Page text -
More troublingly for the BBC, the coroner also found that it was ‘abundantly clear’ that Kate had not wanted to go on the trip, and had felt unable to refuse only because she feared it might affect the renewal of her contract. In the months preceding her death, Kate’s relationship with her immediate boss had all but broken down. She had approached colleagues in London about problems with the management of the Johannesburg bureau that were already known to others in the BBC hierarchy (as was stressed to me at her funeral by a senior correspondent). But nothing was done about her concerns. By the time she died, Kate had become deeply disillusioned about her ability to improve the circumstances of her work.

Her boss suggested the Somalia trip to her only a few hours after he had questioned her commitment to the job. The BBC has repeatedly stressed the sanctity of any employee’s right to refuse a dangerous assignment. But Kate felt that her freedom to exercise this right was severely compromised. As the coroner found, Kate took on the trip because of the extreme pressure she was under.

Work to be completed -
Sum up the passage on Kate and the BBC in two sentences. The listing that comes next is separate material and has no connection to the passage on Kate and the BBC.

Source material -
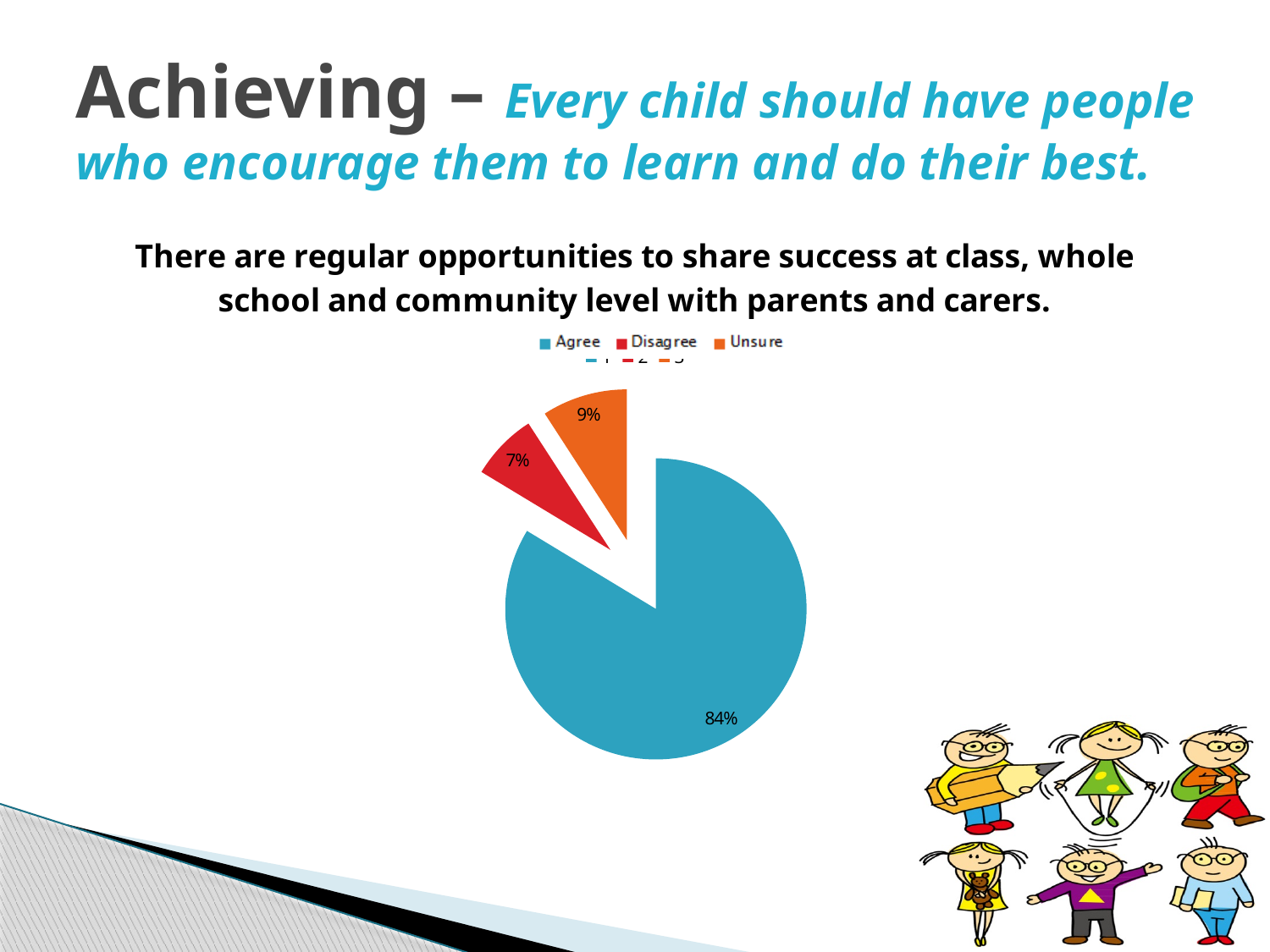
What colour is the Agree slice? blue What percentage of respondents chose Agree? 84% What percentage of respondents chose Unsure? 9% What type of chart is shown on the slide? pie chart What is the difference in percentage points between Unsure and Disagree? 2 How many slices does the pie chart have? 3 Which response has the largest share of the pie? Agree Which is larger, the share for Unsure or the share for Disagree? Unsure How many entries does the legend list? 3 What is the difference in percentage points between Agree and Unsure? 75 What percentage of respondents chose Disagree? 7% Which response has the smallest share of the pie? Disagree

Solution -
The coroner found that Kate had not wanted to go on the Somalia trip and accepted it only out of fear for her contract renewal and because of the extreme pressure she was under. Her relationship with her boss had all but broken down, her concerns about the management of the Johannesburg bureau went unaddressed, and he suggested the trip only hours after questioning her commitment to the job.